To determine if you might benefit from an additional Cluster Replicator task, you should monitor the Replica.Cluster.WorkQueueDepth statistic (in the Replica Statistics report). This statistic shows the current number of modified databases awaiting cluster replication. If this value is consistently greater than zero, you may need to enable more Cluster Replicators. For more information on cluster statistics, see "Fine points of configuring a cluster."

For more information on deciding when to add additional Cluster Replicator tasks, see the test data later in this article. Also, check out the R5 test data in the second article in this series.

Test methodology for Domino R4.6 clusters
This section outlines the overall test methodology that we used for our Domino R4.6 cluster test scenarios. It includes information about the system configurations, the workloads, and our evaluation scenarios.

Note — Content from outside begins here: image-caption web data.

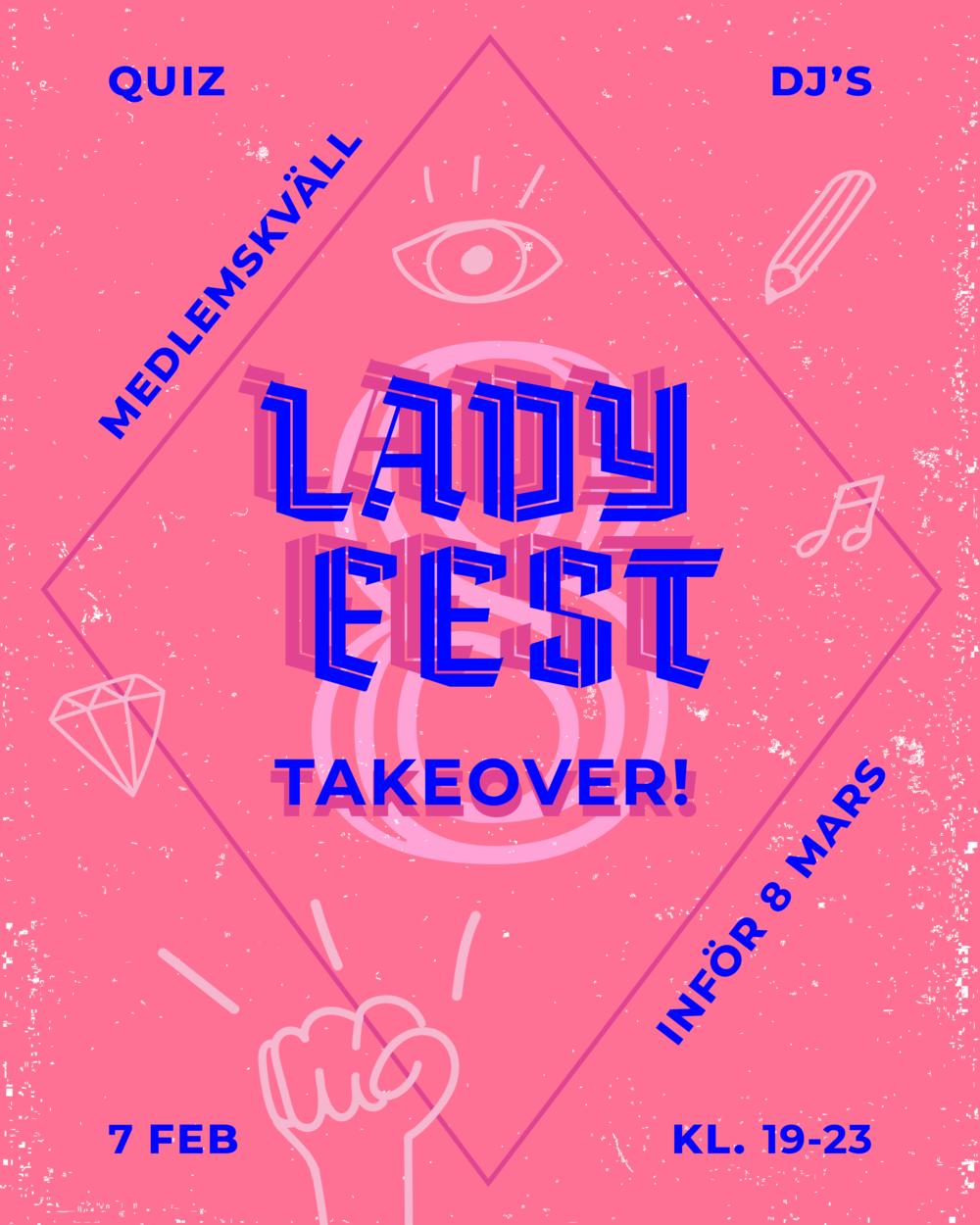 ladyfest_takeover_ig.png
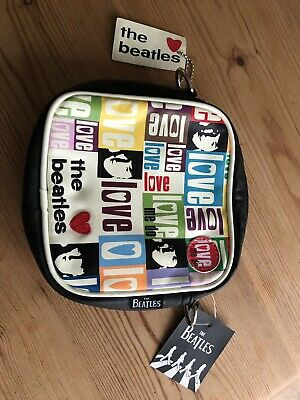 The Beatles Bag From Official Store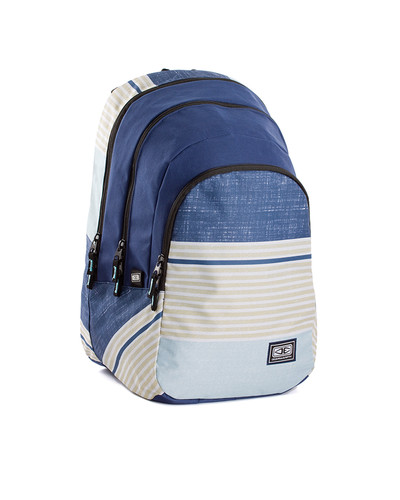 Drainer Backpack - Blue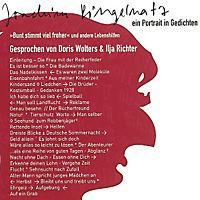 Bunt stimmt viel froher, 1 Audio-CD - Produktdetailbild 1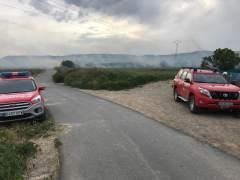 Sucesos.- Controlado un incendio entre Viana y Moreda de Álava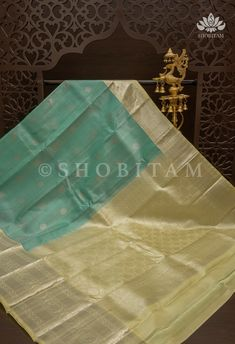 Kanjivaram Sarees Silk, Pure Silk, Color Combinations, Frost, Weaving, Delicate, Pure Products, Unique, Tassels
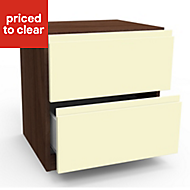 Darwin Cream Walnut effect Gloss 2 Drawer Bedside chest (H)548mm (W)500mm (D)420mm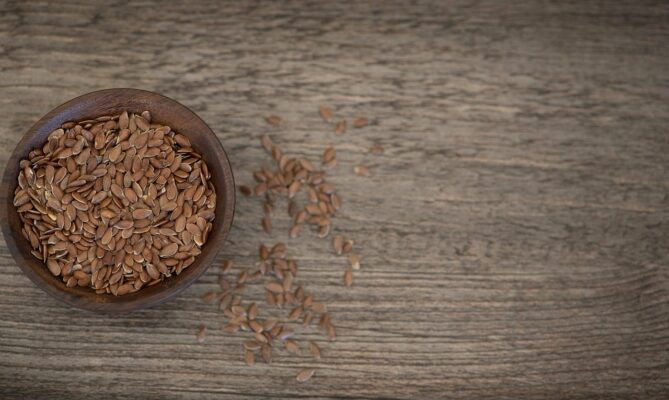 Deciphering the nutritive potential of linseed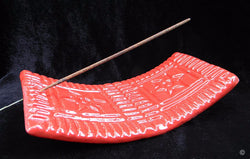 Starbrick Incense Burner - Red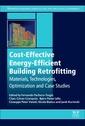 Couverture de l'ouvrage Cost-Effective Energy Efficient Building Retrofitting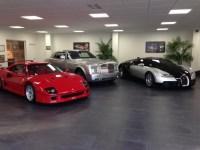 Porcelain tiles for Luxury Car Showroom | Garage Flooring ...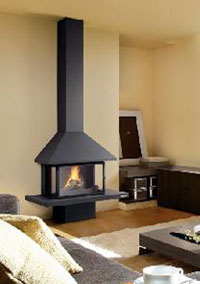 Natural gas fireplaces 102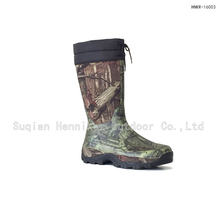 "14"" Men's Waterproof Neoprene Cold Weather Boot"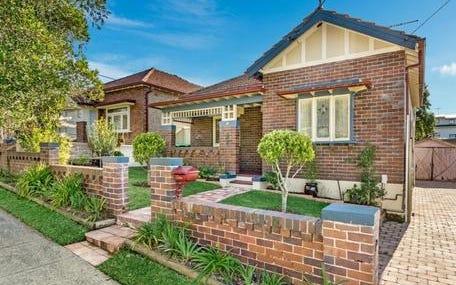 39 Grosvendor Rd, South Hurstville NSW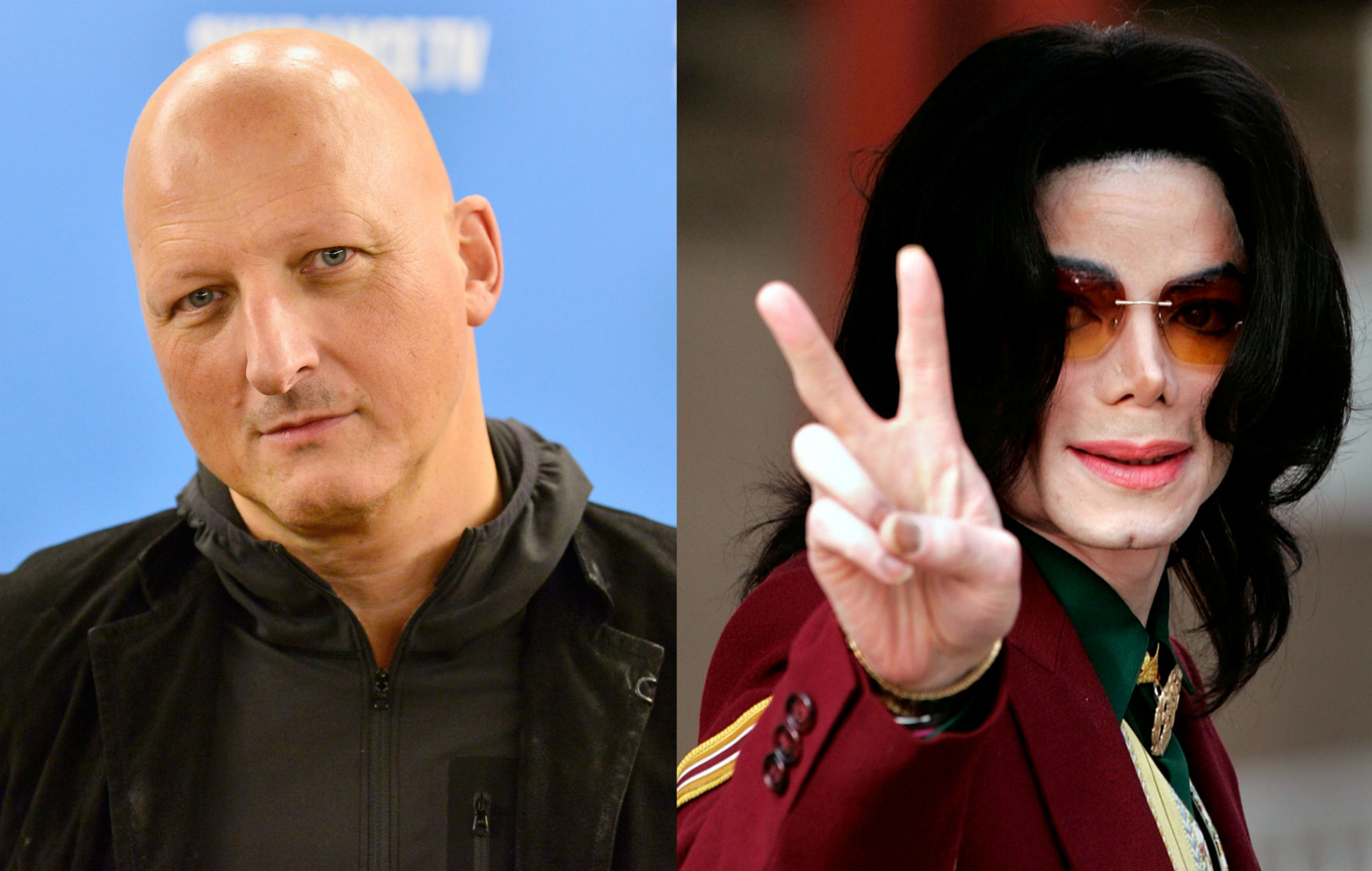 Fan attacks on alleged Michael Jackson victims are 'vile ...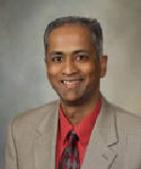 Kannan Ramar, MD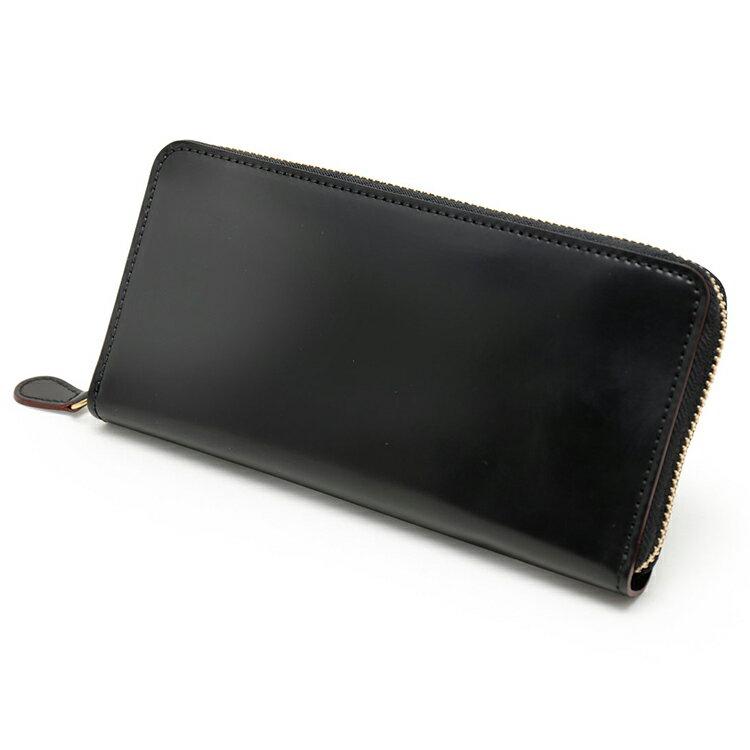 GANZO(ガンゾ)『シェルコードバン2ラウンドファスナー長財布(57593)』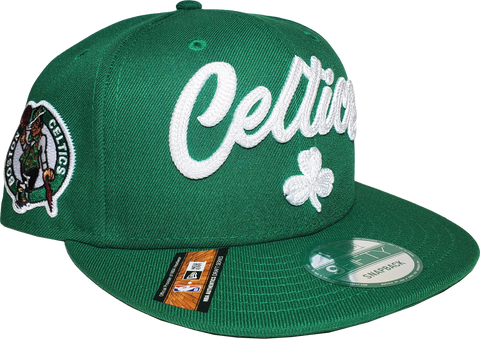 Boston Celtics NBA 9FIFTY Alt Draft Snapback Kelly Green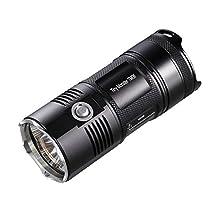 NiteCore TM06-3800LM Smallest and Lightest LED Flashlight/Searchlight, Black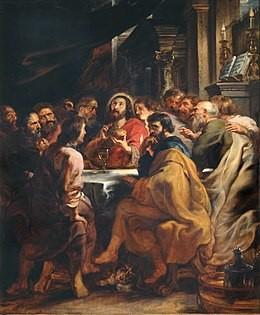 El gobernante como el Judas Iscariote del pueblo.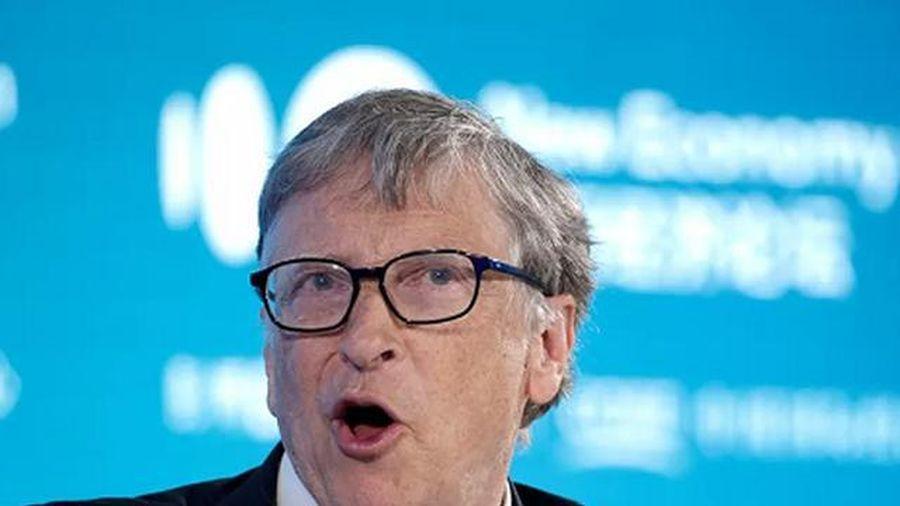 Vì sao Bill Gates không hứng thú với Bitcoin?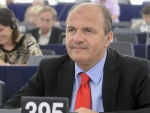 Francesco DE ANGELIS, MEP Plenary session
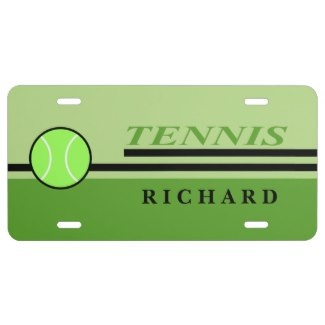 personalized tennis license plates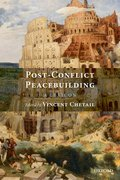 Cover for Post-Conflict Peacebuilding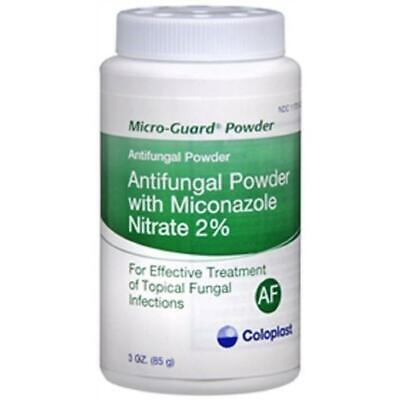 Antifungal Powder 3 Oz Bottle (DISCOUNT!!! Micro-Guard Antifungal 2% Strength Powder, 3oz Bottle, EA/1, #1337 )
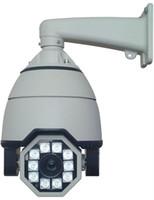 Wholesale Auto Motion Tracking PTZ Camera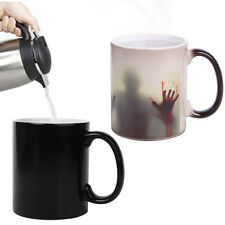 Zombies Heat Sensitive Color Changing Ceramics Coffee Mug Cup Magic Tea Reactive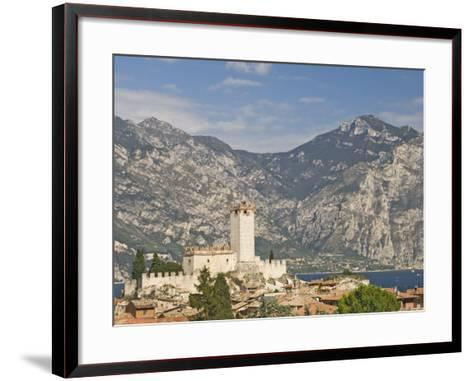 View over Malcesine and the Scaligero Castle, Lake Garda, Veneto, Italy, Europe-James Emmerson-Framed Art Print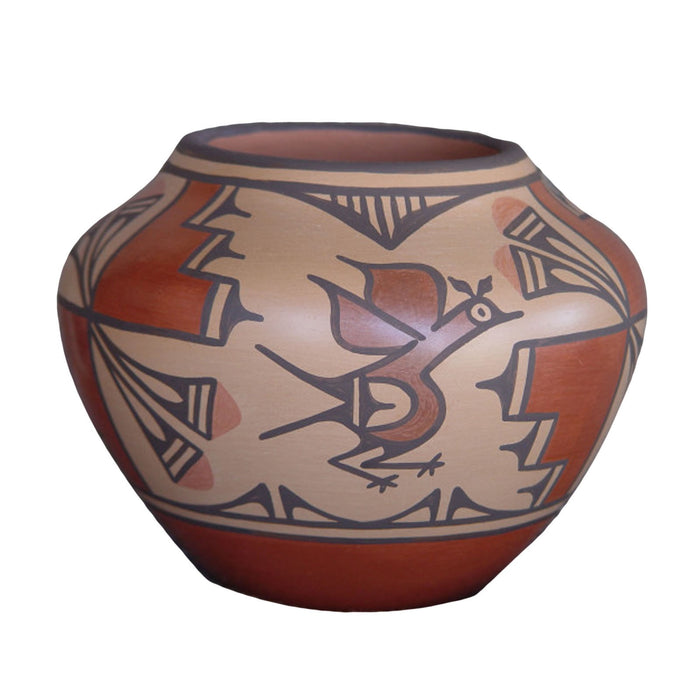 Zia Pueblo Pottery : Ruby Panana : Road Runner Design- rp16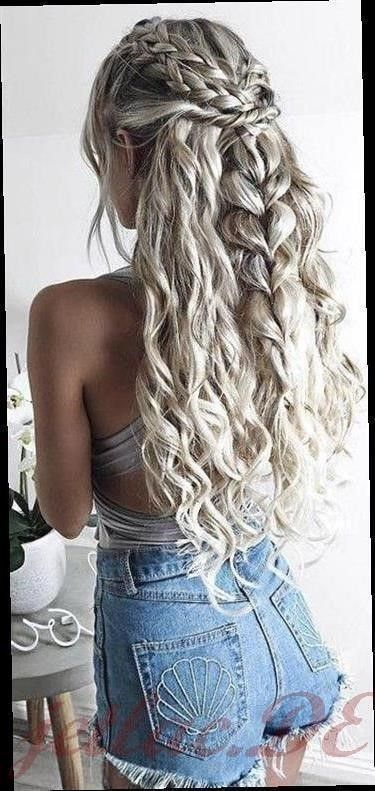Braided hairstyles with curls 2020 - Braided hairstyles curls 3, #Braided #Curls #hairstyles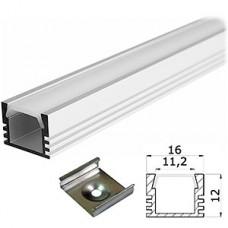 Профиль врезной 2000*16*12mm, комплект с экраном заглушками и креплениями, SmartBuy [SBL-Al16x12]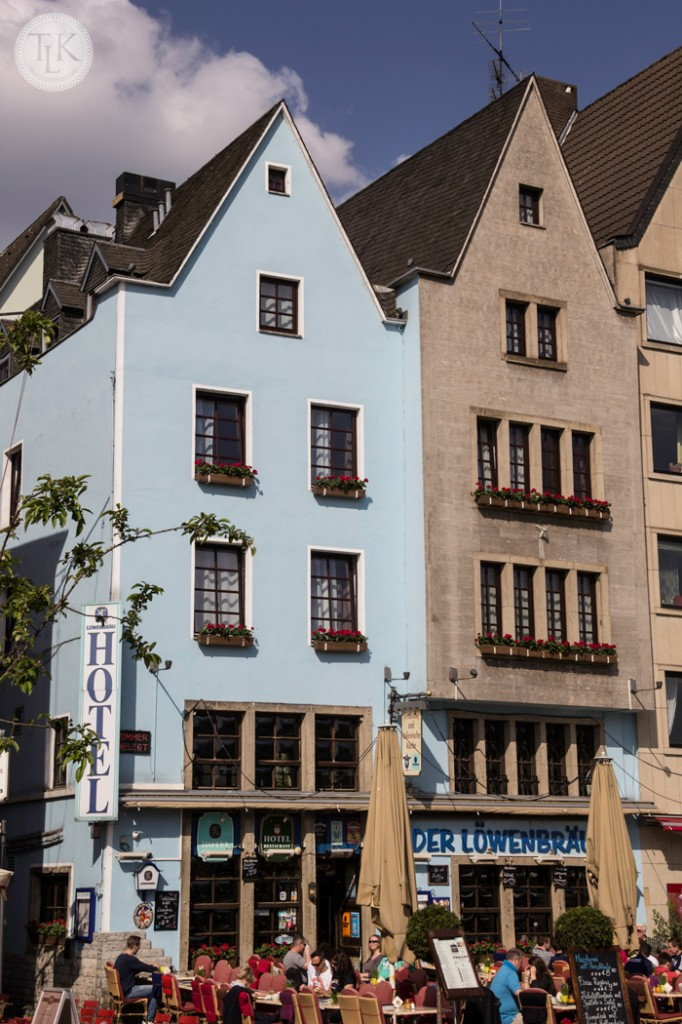Der-Lowenbrau-Cologne-Germany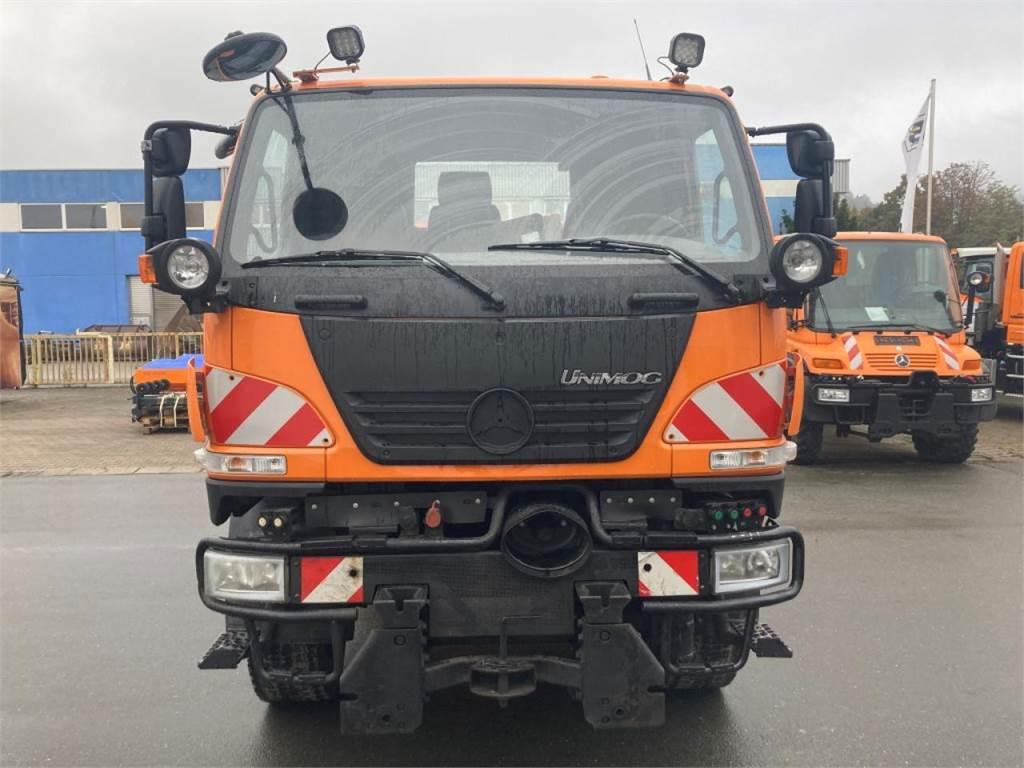 Mercedes-Benz Mercedes Benz Unimog U 20, Andere Fahrzeuge, LKW/Transport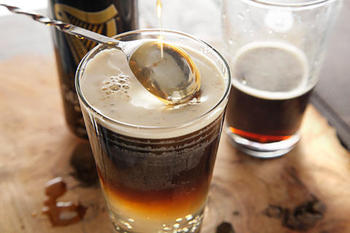 29936_guinness_cream_soda_620.jpg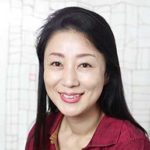 Yangsook_Choi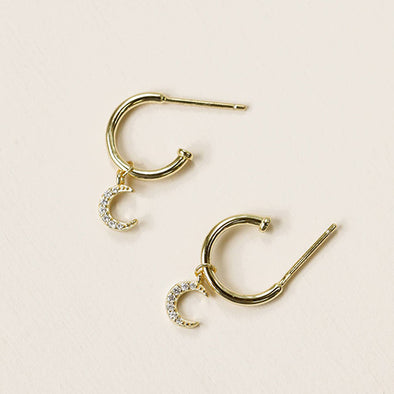 Blue+White Porcelain Bowl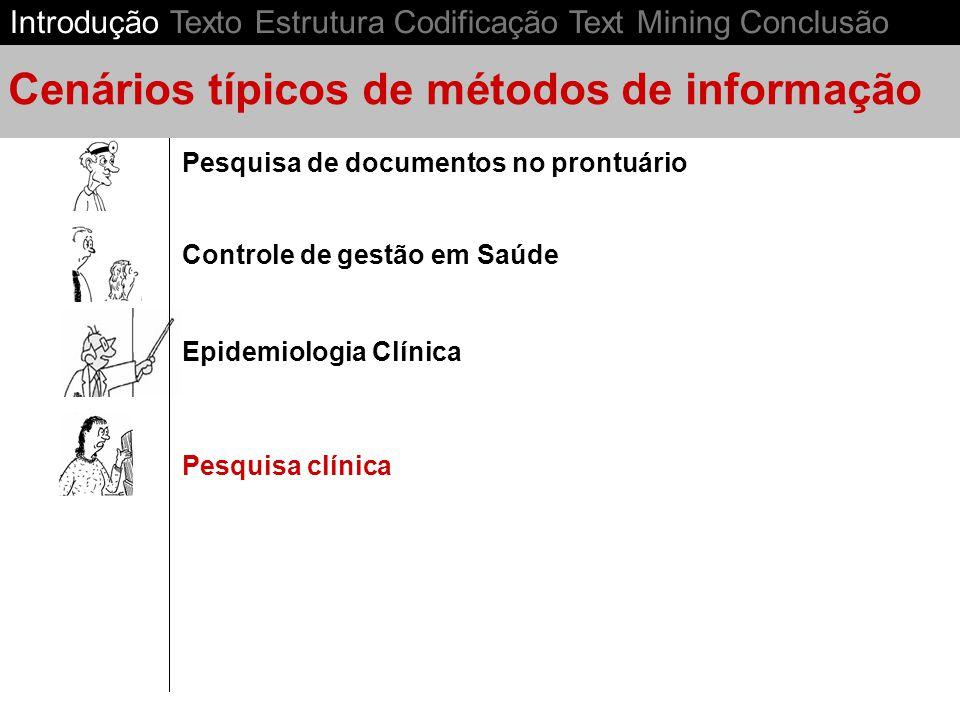 Epidemiologia Clínica Controle de gestão em Saúde Pesquisa de documentos no prontuário Cenários típicos de métodos de informação Pesquisa clínica Introdução Texto Estrutura Codificação Text Mining Conclusão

Please note that the configurations we used in our performance tests are not necessarily meant to be recommended configurations. The primary reason that we chose these particular configurations was that they were the easiest way to measure the resource utilization of the various cluster components. In addition, note that these are very low-end "servers" -- we only used them to show the relative changes of various resources. The limiting resource in the configuration was the disk resources, which you will see in the data described later in this article.

Also, remember that Domino clusters are extremely flexible. For example, some sites can create a cluster of Domino servers that span across multiple operating system partitions on the same hardware server. Our test example is just one permutation of Domino clusters. In fact, the second article in this series shows R5 data on mid-range clustered servers.

System configurations
To run the scenarios, we used the following configurations:

Servers

Client
About the workloads
In our first three test scenarios, we set up the Notes client running an R4 mail workload from the IBM Center of Competency called the “IBM Geoplex site” workload. This workload uses standard Notes mail -- that is, mail transferred using the Notes Remote Procedure Call (RPC) protocol, not the Internet protocols. The workload simulates three types of mail users: light, medium, and heavy. In each iteration of the 15-minute script, users:
The workload is modeled after a very active IBM site and is “heavily update bound" (that is, it causes lots of disk writes). The updates are significant because they cause cluster replications. The IBM Geoplex site workload is approximately 3.5 times as heavy as the NotesBench R4 mail workload.

The following table shows more details for the IBM Geoplex site workload for the light, medium, and heavy user types:

Unit
Light
Medium
Heavy
Client throughput (per 100 users)
# APIs/min
245
337
850
Server throughput (w/o cluster)
(per 100 users)
# trans/min
488
500
901
Mail Throughput
(per 100 users)
# messages/min
11
46
240
Average mail size
bytes
1,000
1,000
6,888
# of Geoplex users simulated
per user thread
2
1
1

We used the NotesBench R4 mail workload in Scenario 4. The workload uses a nthiteration setting to determine how often the simulated users send a 1K message. When nthiteration=1, the maximum number of mail messages are sent during the time period -- about 32 times to three recipients. In each iteration of the script, users: For more information on the R4 mail workload, see the NotesBench Web site.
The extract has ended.